Directory Contents
# Universal Ingestor Pipeline
The `core/data_processing/` directory houses the "Universal Ingestor," Adam's centralized data ETL (Extract, Transform, Load) pipeline.
## 🎯 Mission
**"Garbage in, Garbage out."** The Ingestor ensures that only clean, normalized, and verified data reaches the reasoning engine.
## 🔑 Key Components
### 1. Universal Ingestor (`universal_ingestor.py`)
The main entry point. It accepts raw files (PDFs, HTML, JSON) or text and orchestrates the cleaning process.
* **Features:** PII redaction (via Presidio), format normalization, and metadata tagging.
### 2. Semantic Conviction (`semantic_conviction.py`)
A module that scores data reliability. It uses embeddings to compare new information against known "Golden Truths" (e.g., verified SEC filings).
* **Input:** A data snippet.
* **Output:** A 0-100% confidence score.
### 3. Conviction Scorer (`conviction_scorer.py`)

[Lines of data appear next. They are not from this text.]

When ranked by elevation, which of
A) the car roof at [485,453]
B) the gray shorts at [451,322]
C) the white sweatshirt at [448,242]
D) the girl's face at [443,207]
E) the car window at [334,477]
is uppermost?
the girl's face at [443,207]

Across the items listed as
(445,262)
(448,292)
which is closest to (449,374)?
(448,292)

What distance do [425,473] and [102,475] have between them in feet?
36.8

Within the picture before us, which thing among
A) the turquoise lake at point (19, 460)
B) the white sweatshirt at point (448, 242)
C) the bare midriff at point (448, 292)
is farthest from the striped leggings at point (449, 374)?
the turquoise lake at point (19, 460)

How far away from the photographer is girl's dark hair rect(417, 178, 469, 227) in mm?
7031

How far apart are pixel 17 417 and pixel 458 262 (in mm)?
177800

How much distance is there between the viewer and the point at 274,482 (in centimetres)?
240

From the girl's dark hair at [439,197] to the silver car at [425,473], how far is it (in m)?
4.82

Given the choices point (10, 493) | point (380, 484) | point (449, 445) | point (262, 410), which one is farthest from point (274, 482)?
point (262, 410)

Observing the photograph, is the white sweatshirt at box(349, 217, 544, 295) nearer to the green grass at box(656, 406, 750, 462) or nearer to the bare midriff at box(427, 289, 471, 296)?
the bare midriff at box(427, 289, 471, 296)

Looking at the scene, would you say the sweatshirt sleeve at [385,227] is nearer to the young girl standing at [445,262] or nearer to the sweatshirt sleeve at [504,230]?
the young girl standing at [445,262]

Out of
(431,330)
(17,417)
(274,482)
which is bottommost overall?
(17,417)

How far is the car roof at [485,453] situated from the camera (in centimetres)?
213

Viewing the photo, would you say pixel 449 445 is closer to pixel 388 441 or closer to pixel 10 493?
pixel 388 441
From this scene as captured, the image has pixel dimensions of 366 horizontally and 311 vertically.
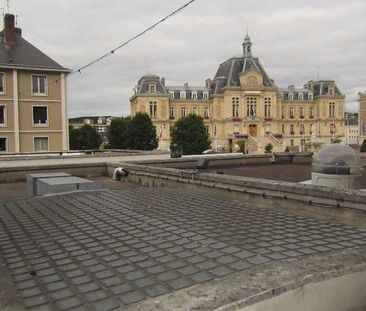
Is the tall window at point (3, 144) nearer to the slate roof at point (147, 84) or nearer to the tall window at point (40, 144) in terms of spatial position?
the tall window at point (40, 144)

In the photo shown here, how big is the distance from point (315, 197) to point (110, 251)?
3.83m

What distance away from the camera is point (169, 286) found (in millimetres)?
3566

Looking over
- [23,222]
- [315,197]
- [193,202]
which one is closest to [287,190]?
[315,197]

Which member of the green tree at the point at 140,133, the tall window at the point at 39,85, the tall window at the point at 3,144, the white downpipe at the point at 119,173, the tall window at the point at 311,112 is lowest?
the white downpipe at the point at 119,173

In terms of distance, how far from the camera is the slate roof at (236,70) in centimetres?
9104

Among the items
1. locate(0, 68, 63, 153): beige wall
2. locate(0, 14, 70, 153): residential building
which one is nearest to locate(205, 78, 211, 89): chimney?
locate(0, 14, 70, 153): residential building

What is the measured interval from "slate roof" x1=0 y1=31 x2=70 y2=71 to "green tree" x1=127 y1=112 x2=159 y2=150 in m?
18.5

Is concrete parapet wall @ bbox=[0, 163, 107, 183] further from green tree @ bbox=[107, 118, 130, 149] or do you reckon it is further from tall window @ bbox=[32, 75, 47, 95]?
green tree @ bbox=[107, 118, 130, 149]

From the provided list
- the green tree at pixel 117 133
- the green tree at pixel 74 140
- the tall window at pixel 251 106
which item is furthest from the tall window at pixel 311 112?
the green tree at pixel 74 140

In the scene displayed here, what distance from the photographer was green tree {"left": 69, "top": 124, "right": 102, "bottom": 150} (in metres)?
62.2

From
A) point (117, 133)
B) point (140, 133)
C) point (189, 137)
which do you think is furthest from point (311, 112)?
point (117, 133)

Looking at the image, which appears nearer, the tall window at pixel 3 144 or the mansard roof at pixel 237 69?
the tall window at pixel 3 144

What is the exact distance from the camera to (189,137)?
5475 cm

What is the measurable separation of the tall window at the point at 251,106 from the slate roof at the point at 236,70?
4.84 m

A heuristic-based scorer that evaluates the source credibility (e.g., Bloomberg > Reddit).
## 🚀 Usage
```python
from core.data_processing.universal_ingestor import UniversalIngestor
ingestor = UniversalIngestor()
clean_data = ingestor.process_file("path/to/annual_report.pdf")
print(clean_data.metadata.conviction_score)
```
## ⚠️ Extension Rules
* **Idempotency:** Processing the same file twice should yield the same result.
* **Non-Destructive:** Always preserve the raw source link/hash in the metadata.